> _Stated exercise_: Copy the part of the Long Island house article starting at "Inspiration for a" and ending at "for Stanislaw II.".

> _Document passage_:

-------------------------

Architectural
Digest (March 1998)
“Exotic Beauty on
Long Island”
A Confluence of
global styles fills a weekend retreat
If
you’re an intelligent designer,
everything you do is a reflection of
your experience,” says Thomas Britt, who
has been transforming experience into
design for almost forty years.
“Inspiration comes from every place.
I’ll see a picture or a color, and my
mind will start wandering to different
parts of the world.”
Inspiration for a summer house on Long
Island struck one misty afternoon as
Britt wandered through Lazienki Park in
Warsaw, Poland. He turned down an allee
of trees, and there, reflected in the
stillness of an ornamental pool, was the
romantic eighteenth-century White
Cottage, a wood-and-stone wedding cake
of a building designed by architect
Dominik Merlini as part of a summer
residence for Stanislaw II.
“I
loved the magic of the grounds,” Britt
remembers. “I noticed the French doors
and the way it was a box on top of a
box. It was a wonderful jewel surrounded
by water. There’s always this excitement
of discovery at a moment like that.”
If the
inspiration for the outside of Britt’s
design was Lazienki Park, the
inspiration for the inside was nothing
less than the great globe itself.
Britt’s abundant, diverse interiors for
the house reflect the peripatetic
passions of a lifetime: These include a
Burmese temple, a French costume ball
and the kitchen of a palace in Sweden.
“The
look is taken from the whole world with
all of its cultures,” says Britt, who
enlisted architects Peter Cook, with his
former associate Doug Moyer, and Wojtek
Rutkowski, designer Valentino Samsonadze
and artisans Peter Napolitano and
Ryszard Chmielewski to help him
transport his eclectic iconoclasm from a
palace in Warsaw to a potato field on
Long Island. “It’s a totally
international house. In the seventeenth
and eighteenth centuries things were
brought from all over the world to the
great houses of Europe, and now I’m
bringing this tradition into the
twentieth century and on into the
twenty-first.

-------------------------

[Collected data]
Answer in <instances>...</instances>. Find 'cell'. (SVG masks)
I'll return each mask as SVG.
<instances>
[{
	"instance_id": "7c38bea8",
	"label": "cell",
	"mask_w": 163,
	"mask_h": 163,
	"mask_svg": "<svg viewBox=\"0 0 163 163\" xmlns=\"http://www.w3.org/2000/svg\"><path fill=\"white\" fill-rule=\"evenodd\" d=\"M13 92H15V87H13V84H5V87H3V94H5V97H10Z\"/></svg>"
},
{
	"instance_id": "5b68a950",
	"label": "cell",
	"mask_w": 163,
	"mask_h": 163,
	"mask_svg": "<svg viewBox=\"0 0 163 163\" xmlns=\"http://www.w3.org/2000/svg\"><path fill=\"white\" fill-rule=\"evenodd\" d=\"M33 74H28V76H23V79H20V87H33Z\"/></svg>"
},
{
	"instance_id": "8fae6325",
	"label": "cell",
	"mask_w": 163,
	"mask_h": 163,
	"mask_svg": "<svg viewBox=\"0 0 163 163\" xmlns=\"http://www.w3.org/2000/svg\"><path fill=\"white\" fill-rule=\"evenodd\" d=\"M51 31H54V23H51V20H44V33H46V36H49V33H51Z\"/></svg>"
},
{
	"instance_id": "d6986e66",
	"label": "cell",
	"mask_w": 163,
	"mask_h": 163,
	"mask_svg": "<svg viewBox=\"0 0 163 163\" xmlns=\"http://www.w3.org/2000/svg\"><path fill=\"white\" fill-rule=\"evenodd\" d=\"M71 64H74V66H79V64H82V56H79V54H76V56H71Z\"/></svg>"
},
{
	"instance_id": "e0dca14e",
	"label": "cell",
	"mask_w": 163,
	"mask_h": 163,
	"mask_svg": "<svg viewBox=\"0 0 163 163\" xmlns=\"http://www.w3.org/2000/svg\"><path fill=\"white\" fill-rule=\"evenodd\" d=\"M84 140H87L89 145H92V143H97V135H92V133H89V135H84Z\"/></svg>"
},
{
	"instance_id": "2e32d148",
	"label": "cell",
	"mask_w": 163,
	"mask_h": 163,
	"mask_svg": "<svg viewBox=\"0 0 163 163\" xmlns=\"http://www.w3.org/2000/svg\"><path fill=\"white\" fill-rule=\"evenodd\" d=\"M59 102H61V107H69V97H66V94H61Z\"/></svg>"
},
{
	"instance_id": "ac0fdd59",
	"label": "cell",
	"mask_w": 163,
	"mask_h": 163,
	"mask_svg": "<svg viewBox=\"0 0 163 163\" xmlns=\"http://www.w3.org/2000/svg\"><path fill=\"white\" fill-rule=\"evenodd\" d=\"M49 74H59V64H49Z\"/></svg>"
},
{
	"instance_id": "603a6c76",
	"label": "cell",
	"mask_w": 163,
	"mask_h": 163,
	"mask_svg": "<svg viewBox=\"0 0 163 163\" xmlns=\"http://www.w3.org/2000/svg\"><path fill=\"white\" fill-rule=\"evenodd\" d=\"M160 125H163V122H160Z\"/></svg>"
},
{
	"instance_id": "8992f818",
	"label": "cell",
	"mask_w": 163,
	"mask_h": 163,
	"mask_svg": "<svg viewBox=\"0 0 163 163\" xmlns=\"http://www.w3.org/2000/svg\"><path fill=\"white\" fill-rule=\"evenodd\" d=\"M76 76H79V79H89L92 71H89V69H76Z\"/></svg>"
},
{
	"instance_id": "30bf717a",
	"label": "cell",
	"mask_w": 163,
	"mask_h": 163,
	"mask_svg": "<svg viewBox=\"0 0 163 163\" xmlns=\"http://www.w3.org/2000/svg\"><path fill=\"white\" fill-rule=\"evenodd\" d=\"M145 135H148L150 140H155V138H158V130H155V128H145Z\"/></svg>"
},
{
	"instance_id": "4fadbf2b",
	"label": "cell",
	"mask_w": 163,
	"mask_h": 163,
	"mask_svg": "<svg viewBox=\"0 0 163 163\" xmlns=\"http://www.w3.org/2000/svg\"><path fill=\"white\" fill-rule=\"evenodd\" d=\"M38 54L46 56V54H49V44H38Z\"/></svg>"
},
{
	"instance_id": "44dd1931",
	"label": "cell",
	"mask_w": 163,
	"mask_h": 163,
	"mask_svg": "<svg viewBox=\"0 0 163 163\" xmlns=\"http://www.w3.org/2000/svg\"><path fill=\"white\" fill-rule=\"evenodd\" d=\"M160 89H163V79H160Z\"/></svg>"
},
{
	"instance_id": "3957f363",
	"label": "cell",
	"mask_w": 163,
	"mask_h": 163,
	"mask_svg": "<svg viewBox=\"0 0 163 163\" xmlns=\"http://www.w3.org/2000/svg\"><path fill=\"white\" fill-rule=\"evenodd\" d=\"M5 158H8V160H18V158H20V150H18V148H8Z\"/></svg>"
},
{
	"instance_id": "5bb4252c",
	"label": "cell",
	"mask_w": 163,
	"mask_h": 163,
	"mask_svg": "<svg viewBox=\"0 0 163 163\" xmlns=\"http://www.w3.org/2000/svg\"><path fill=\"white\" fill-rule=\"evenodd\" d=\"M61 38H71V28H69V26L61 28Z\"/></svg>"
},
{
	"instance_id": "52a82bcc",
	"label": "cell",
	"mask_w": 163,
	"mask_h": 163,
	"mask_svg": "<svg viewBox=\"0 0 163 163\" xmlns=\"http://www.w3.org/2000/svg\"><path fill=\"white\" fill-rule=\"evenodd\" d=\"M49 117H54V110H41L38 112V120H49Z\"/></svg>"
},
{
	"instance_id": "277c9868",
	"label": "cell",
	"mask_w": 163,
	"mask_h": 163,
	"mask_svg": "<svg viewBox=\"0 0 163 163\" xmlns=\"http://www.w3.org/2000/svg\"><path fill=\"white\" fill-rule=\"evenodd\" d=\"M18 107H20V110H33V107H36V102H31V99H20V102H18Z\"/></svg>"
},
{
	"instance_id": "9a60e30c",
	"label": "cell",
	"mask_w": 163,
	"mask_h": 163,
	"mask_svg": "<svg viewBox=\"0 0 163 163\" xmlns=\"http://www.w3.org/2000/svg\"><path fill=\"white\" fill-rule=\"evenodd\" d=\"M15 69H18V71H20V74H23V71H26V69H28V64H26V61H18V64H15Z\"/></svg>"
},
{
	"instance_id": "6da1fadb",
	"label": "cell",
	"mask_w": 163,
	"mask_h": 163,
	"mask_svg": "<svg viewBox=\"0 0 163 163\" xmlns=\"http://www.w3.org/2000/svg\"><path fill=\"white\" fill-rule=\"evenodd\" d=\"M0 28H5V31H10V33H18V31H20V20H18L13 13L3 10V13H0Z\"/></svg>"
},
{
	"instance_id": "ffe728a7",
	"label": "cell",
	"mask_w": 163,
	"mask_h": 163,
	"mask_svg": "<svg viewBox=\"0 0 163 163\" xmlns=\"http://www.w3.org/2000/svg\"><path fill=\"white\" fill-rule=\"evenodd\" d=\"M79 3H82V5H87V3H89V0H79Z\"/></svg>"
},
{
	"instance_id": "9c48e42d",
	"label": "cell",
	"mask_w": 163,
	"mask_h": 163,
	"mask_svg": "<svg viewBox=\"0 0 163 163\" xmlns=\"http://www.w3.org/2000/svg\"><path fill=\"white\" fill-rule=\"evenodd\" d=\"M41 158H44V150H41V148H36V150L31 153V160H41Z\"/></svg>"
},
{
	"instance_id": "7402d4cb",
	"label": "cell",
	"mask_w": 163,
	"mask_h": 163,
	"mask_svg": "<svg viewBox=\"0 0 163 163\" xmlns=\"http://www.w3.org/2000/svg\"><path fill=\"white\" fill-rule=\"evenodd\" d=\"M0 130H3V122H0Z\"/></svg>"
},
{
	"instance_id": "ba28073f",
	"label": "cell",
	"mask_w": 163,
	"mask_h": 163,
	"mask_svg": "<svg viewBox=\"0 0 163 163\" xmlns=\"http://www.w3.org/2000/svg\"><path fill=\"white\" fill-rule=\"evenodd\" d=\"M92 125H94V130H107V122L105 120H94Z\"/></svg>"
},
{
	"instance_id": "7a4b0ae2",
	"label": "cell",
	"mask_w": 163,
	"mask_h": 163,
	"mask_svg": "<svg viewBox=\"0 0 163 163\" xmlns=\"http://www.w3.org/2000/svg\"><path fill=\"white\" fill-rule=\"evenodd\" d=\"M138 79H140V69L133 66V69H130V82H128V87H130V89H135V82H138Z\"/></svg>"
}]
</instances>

-------------------------

> _Problem solution_:
Inspiration for a summer house on Long
Island struck one misty afternoon as
Britt wandered through Lazienki Park in
Warsaw, Poland. He turned down an allee
of trees, and there, reflected in the
stillness of an ornamental pool, was the
romantic eighteenth-century White
Cottage, a wood-and-stone wedding cake
of a building designed by architect
Dominik Merlini as part of a summer
residence for Stanislaw II.